**Что сделать:**
A - Отредактируйте отрывок о типах господства: приведите его заново от «3. Харизматическое господство.» до «или иные поступки.», заменив «лидера» на «вождя».
B - Что служит мотивом подчинения власти при легальном господстве согласно отрывку о типах господства?
C - Допишите отрывок о типах господства, начав сразу после его последнего предложения.

**Выбранный отрывок:**

3. Харизматическое господство. Оно базируется на экстраординарности (реальной или мнимой) лидера, его способности вести за собой людей и силой своей личности, силой, дарованной свыше, оправдывать те или иные поступки.


Наиболее интересным здесь представляется первый тип – тип легального господства. Здесь мотивом подчинения власти служит рациональный интерес. Государственная машина – «носитель формальной рациональности» – занимается организацией удовлетворения личных и общественных потребностей. Несмотря на рациональность такой мотивации, сам М.Вебер отмечает, что этому типу господства недостает легитимности, он имеет более слабую легитимирующую силу, чем традиционное или харизматическое господство. Поэтому легальный тип господства должен быть подкреплен традицией или харизмой. Государственная безличная машина должна получить «программу» от, например, плебисцитарно избранного лидера. Эта программа есть носитель определенных ценностей. И эти ценности, как и факт всенародного избрания лидера, сообщают легальному типу господства недостающую легитимность.

**Записи:**
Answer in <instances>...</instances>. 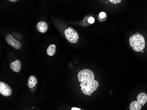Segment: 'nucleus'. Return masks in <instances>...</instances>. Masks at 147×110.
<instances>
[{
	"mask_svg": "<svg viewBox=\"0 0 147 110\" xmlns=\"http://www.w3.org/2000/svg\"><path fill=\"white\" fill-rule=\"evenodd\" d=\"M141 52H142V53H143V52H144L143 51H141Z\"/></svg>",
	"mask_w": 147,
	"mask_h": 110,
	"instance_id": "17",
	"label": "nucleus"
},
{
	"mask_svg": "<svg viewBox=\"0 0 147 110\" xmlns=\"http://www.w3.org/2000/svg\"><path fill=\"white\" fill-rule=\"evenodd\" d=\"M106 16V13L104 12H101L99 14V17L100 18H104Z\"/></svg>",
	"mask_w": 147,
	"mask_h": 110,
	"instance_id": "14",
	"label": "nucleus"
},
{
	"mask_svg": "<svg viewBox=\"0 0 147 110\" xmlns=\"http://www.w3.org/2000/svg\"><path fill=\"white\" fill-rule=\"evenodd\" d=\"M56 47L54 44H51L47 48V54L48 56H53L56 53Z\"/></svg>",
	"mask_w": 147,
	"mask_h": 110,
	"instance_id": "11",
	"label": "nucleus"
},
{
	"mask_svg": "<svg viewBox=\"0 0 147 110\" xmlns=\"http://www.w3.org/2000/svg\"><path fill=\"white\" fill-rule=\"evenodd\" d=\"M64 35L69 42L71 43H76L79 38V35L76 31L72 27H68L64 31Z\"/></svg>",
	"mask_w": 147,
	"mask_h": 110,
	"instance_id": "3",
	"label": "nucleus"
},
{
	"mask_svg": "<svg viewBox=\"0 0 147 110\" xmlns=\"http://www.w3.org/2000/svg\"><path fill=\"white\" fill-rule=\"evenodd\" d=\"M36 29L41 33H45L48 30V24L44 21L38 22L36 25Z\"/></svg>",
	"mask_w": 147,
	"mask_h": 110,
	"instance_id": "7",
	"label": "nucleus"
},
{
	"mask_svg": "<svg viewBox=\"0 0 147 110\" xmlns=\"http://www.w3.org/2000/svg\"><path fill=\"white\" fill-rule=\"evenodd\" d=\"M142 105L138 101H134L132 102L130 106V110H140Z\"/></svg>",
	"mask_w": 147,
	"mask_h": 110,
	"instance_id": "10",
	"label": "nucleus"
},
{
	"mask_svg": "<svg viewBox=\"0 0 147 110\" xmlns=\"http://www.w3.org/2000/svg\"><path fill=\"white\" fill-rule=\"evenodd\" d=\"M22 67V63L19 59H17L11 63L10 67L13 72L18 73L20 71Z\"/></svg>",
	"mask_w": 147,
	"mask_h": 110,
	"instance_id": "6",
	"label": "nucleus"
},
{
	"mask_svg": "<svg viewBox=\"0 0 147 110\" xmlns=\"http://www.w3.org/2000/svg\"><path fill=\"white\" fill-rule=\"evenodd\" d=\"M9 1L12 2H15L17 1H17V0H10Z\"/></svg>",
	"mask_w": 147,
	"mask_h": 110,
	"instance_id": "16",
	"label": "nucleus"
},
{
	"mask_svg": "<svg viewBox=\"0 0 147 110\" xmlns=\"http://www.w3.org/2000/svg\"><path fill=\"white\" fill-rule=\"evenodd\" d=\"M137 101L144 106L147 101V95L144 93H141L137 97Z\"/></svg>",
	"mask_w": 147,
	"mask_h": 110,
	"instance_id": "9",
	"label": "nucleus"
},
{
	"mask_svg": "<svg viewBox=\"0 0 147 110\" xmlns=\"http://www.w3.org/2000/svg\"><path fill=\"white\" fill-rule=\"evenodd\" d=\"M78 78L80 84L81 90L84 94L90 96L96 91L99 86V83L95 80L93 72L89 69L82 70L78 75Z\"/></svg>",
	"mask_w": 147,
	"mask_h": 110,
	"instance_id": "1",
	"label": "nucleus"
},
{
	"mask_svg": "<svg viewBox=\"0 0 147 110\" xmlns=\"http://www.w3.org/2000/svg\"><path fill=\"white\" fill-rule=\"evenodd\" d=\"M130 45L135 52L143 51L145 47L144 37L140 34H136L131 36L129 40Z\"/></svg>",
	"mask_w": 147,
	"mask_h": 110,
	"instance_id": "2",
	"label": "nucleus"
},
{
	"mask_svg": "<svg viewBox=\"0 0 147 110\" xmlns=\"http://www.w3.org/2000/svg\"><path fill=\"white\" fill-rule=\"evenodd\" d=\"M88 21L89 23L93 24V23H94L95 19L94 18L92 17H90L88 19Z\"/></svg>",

**Результаты:**
A -
3. Харизматическое господство. Оно базируется на экстраординарности (реальной или мнимой) вождя, его способности вести за собой людей и силой своей личности, силой, дарованной свыше, оправдывать те или иные поступки.

B - Рациональный интерес.

C -
Это положение вызвало бурную дискуссию среди толкователей М. Вебера. Например, И. Винкельман предположил, что М. Вебер имел в виду дополнительную легитимацию путем утверждения базовых либеральных ценностей. И эти ценности имеют не меньшую легитимирующую силу, чем ценности традиционного общества. Другой исследователь творчества М. Вебера, В. Момзен, возражает И. Винкельману [6], опираясь при этом на рассуждения самого М. Вебера, который действительно основывал легальное господство на целерациональном, а не ценностнорациональном действии. Если интерпретировать эту ситуацию в концепции М. Вебера под интересующим нас углом зрения, мы получим следующее. Разумность и эффективность законного управления обществом для людей не самодостаточны, точнее не самодостаточны альтернативы политического режима. Необходимо более глубокое культурное либо личностное обоснование (для граждан), чтобы вызвать их одобрение или признание.


* * *
Весьма интересный подход к проблеме легитимации демонстрирует нам такой видный социолог как Т. Парсонс. Своеобразие его концепции состоит в том, что общество он рассматривает как систему, обладающую свойствами самоорганизации. Т. Парсонс формулирует инвариантный набор функциональных проблем, решение которых обязательно, если система действительно сохраняет свои границы: проблема адаптации системы к внешним объектам, проблема целедостижения, проблема интеграции (поддержание «гармонического» бесконфликтного отношения между элементами системы) и проблема воспроизводства структуры и снятия напряжений (сохранение интернализованных и институционализованных нормативных предписаний и обеспечения следования им). Выполнение этих функций на уровне общества обеспечивают соответствующие подсистемы:


функцию адаптации – система «поведенческий организм»;


функцию целедостижения – система личности;


функцию интеграции – социальная система (она же, по Т. Парсонсу, является ядром общества как системы);


функцию воспроизводства структуры (или, что в данном случае одно и то же, поддержания образца) – система культуры.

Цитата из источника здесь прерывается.